Currently, around three million Americans, a little less than 1 percent of the population, suffer from gluten intolerance, although estimates suggest that 97 percent of celiac sufferers remain undiagnosed and go untreated.
Indeed, it is estimated that the number of known sufferers of celiac disease will increase worldwide by a factor of 10 during the next few years, findings that present an opportunity for the development and marketing of gluten-free foods, according to a report published by Packaged Facts last year.
Most gluten-free products are alternatives to traditional grain-based goods, including bakery products, pasta and cereals. These are made with alternative grains and flours, such as rice, corn, amaranth and quinoa.
In 2001, the market for gluten-free products was valued at $210m, and has grown at a compound annual growth rate of 27 percent since then, to reach $696.4m in 2006. The market is estimated to continue to grow at 25 percent per year until 2010.
But despite the strong performance of this sector, and the opportunities it entails, major food marketers have largely not entered the market as yet. According to Packaged Facts, this is because they are reluctant to invest in research and product development until fixed regulations for gluten-free are in place.
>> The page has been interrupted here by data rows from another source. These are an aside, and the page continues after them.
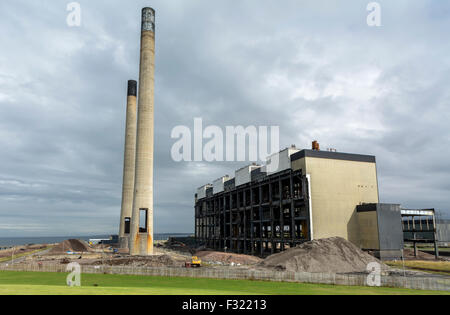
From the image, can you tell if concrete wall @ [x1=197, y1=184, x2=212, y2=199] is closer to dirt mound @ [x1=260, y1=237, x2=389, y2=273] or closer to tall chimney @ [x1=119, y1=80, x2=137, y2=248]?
tall chimney @ [x1=119, y1=80, x2=137, y2=248]

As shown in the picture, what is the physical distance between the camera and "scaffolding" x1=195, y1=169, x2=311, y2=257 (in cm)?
5784

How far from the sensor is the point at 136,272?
34.6m

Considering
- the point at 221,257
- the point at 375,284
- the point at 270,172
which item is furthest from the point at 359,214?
the point at 375,284

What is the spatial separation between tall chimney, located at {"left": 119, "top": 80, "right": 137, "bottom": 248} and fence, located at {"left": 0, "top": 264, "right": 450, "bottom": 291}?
46.0 m

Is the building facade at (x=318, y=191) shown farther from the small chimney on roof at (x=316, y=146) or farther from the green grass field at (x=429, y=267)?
the green grass field at (x=429, y=267)

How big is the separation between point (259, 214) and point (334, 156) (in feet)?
69.7

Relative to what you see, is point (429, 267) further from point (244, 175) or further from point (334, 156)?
point (244, 175)

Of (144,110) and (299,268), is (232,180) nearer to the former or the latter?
(144,110)

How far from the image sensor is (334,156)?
190ft

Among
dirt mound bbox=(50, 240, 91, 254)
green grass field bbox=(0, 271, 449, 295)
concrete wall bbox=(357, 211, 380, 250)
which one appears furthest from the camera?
dirt mound bbox=(50, 240, 91, 254)

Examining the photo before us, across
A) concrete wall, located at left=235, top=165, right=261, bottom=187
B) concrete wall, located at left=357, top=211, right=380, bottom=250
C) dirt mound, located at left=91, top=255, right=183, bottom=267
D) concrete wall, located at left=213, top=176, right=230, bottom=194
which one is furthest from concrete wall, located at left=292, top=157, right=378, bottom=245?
concrete wall, located at left=213, top=176, right=230, bottom=194

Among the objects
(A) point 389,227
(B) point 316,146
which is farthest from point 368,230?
(B) point 316,146

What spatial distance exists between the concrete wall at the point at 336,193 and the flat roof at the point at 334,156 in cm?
A: 54

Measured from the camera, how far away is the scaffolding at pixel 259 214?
57844 millimetres
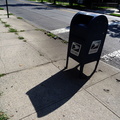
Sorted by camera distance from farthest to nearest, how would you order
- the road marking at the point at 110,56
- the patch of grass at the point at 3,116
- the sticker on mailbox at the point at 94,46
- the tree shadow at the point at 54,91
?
the road marking at the point at 110,56
the sticker on mailbox at the point at 94,46
the tree shadow at the point at 54,91
the patch of grass at the point at 3,116

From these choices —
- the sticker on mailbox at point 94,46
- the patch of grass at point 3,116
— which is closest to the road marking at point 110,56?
the sticker on mailbox at point 94,46

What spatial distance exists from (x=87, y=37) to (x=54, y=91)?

According to ARS chemists Fred Shih and Kim Daigle, their rice- and sweet potato-based pancakes are not limited to those suffering from celiac disease and wheat allergies, as they could also be marketed for their antioxidant levels. Due to the sweet potato content in the products, they have been found to contain 56 percent more beta carotene than traditional wheat-based pancakes. The body uses beta carotene to make vitamin A, an important immune booster and possible cancer preventer.
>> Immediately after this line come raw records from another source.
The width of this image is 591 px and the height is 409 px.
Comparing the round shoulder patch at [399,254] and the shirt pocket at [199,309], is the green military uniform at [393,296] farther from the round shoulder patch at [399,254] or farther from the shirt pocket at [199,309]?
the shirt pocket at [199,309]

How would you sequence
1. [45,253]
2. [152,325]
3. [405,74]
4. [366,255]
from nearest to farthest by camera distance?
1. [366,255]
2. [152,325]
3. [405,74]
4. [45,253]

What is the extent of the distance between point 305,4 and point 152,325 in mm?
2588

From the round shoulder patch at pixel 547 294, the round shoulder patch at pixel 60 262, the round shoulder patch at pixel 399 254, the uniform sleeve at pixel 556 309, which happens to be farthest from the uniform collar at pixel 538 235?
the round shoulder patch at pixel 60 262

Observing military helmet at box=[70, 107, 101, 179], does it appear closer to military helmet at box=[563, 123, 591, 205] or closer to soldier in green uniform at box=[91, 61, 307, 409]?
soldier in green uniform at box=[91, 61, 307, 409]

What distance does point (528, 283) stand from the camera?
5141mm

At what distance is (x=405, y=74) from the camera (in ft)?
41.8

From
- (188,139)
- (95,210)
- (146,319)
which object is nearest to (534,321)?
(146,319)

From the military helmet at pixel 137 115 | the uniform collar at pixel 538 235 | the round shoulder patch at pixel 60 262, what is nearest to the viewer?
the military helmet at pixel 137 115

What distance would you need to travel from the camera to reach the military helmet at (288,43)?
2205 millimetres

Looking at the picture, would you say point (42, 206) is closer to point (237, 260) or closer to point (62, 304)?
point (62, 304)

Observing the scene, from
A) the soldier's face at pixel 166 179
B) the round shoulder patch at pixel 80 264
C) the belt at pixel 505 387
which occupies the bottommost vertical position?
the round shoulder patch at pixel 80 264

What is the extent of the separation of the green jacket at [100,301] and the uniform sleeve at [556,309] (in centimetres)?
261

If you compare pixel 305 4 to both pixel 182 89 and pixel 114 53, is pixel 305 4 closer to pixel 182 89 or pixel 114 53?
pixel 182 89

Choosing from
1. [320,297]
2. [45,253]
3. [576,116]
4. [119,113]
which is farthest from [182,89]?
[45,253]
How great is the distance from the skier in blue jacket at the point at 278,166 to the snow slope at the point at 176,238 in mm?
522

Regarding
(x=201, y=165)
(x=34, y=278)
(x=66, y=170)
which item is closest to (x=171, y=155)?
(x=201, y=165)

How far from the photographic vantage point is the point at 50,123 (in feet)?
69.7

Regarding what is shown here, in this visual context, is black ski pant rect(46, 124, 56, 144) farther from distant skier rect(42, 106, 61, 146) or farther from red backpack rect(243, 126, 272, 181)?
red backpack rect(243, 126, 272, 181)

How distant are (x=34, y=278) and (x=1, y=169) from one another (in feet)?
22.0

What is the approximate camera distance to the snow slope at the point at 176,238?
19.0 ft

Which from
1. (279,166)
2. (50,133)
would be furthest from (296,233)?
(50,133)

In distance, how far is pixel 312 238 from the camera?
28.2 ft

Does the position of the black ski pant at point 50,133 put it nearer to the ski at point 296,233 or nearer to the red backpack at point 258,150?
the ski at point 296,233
According to Daigle, developing a successful recipe was "not at all hard to do".
"It's just a challenge to get the texture right, as you have to compensate for the amount of water, since rice flour doesn't pick up as much water as wheat," she told FoodNavigator-USA.com, adding that possibly the largest challenge would be securing enough supply of sweet potato flour.
The rice-sweet potato flour mix could also serve as a base for development of other gluten-free bakery goods, she said.